Drinking coffee and reading in a place that’s not my apartment is something I often confuse with “doing work”. Which I sort of am, working. On my central nervous system with caffeine, and my reading muscles with someone else’s words. I did this today after an hour of laying in the park, which is called Thompson or Thompkins—I can never get that right, despite having lived blocks away from it for several years, and to look it up now would be to cheat; same goes with Nicholson Cage, whom I can’t help but call that: Nicholson. Though I know that’s wrong. I also cannot pronounce the word “Marlboro” without great difficulty, like I’m trying to swallow the inside of my own mouth. The point is: that park always smells like piss.
In the coffee shop, a probably-piss-smell-adopted I work. A few tables in front of me, a coxcomb-red-headed indie rockstress eats a sandwich made with black bread the color of molasses or no morals, and sprouts that sparsely sprout out around its sandwich mouth like a pre-pubescent mustache. She talks with her male friend, who sports an effete bob and a blue and white striped nautical shirt, looking exactly as he should look. (There’s a tangent here that ends with: “and that’s how I discovered I had Russian blood”; another time.) The two of them talk about whatever they talk about, probably something they talk about every time they see each other, something they’re both comfortable with, happy not to acknowledge the rehashed topic or that this itself is just another rehearsal for next time. But for me, their conversation murmurs with a perfect music of non-words into the other ambient sounds: spoons clanging as they’re returned to their spoon homes; a nail-and-board type of southern hymn playing over the speakers, disassociating the shop’s proprietors with their likely suburban upbringings; the cracked heritage of these wooden chairs, restless and swollen with anxiety on the uneven floorboards; the anti-sound of the sentences I’m reading elbowing out the other thoughts in my brain.
Then, I let loose a single gut-shot laugh that surprises even me.
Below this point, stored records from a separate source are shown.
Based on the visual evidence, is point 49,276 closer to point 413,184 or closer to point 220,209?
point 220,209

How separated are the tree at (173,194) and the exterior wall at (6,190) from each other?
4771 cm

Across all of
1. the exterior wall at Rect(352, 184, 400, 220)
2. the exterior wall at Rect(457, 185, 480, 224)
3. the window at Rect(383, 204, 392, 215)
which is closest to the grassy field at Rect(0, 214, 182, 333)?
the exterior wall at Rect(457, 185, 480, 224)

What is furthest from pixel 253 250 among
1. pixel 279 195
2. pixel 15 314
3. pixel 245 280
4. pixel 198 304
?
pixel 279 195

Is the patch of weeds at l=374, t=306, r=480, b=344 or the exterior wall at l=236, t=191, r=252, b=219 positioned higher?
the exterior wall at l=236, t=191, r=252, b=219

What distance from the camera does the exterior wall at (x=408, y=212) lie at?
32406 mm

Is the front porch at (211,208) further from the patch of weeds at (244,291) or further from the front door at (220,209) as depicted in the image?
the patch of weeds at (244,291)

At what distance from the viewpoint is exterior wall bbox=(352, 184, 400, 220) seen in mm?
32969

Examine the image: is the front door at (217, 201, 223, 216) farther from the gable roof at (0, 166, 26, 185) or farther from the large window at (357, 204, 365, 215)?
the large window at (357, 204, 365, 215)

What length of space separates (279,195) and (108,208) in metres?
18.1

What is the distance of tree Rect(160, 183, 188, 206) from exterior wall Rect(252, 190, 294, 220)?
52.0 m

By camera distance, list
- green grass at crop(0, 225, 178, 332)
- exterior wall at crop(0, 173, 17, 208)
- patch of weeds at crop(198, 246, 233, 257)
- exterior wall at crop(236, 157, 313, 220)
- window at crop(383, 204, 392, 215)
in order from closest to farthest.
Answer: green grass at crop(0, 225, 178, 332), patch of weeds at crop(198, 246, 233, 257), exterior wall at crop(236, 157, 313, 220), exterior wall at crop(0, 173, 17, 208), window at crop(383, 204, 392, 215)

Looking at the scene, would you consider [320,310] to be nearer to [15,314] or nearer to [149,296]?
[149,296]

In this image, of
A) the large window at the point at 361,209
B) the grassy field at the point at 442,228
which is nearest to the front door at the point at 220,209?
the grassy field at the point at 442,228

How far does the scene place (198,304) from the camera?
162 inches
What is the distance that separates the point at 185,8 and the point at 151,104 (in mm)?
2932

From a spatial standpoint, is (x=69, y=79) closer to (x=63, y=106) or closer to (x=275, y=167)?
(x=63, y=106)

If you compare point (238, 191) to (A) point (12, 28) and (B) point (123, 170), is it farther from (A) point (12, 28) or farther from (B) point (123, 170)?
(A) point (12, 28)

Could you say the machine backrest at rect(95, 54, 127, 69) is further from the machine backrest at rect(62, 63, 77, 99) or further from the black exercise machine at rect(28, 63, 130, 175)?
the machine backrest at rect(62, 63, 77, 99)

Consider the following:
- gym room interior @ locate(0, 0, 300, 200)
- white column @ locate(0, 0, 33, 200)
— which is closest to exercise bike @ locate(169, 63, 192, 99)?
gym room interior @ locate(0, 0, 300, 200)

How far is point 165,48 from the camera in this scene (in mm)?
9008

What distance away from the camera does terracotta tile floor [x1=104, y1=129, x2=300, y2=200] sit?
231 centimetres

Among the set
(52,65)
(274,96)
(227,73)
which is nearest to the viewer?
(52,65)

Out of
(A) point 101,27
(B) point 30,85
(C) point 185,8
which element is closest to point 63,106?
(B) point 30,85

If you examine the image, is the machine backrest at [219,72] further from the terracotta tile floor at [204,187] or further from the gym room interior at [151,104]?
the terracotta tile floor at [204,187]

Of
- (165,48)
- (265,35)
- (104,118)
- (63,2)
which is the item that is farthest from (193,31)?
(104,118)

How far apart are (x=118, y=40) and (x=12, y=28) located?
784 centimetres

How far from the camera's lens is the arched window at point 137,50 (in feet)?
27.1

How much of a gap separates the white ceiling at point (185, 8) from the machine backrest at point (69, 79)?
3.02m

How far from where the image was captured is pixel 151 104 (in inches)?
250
A reference in the book to parmesan cheese that wouldn’t be funny unless you’d been living with the voice. And it punches the air and kills the couple’s conversation like they’d been doused with a bucket of cold stares. I fall out of my book world and into the cavity of silence created by my abrupt, hollow thud of a jolted laugh. And we sit there in it for a moment, stunned, all of us, together, only not at all.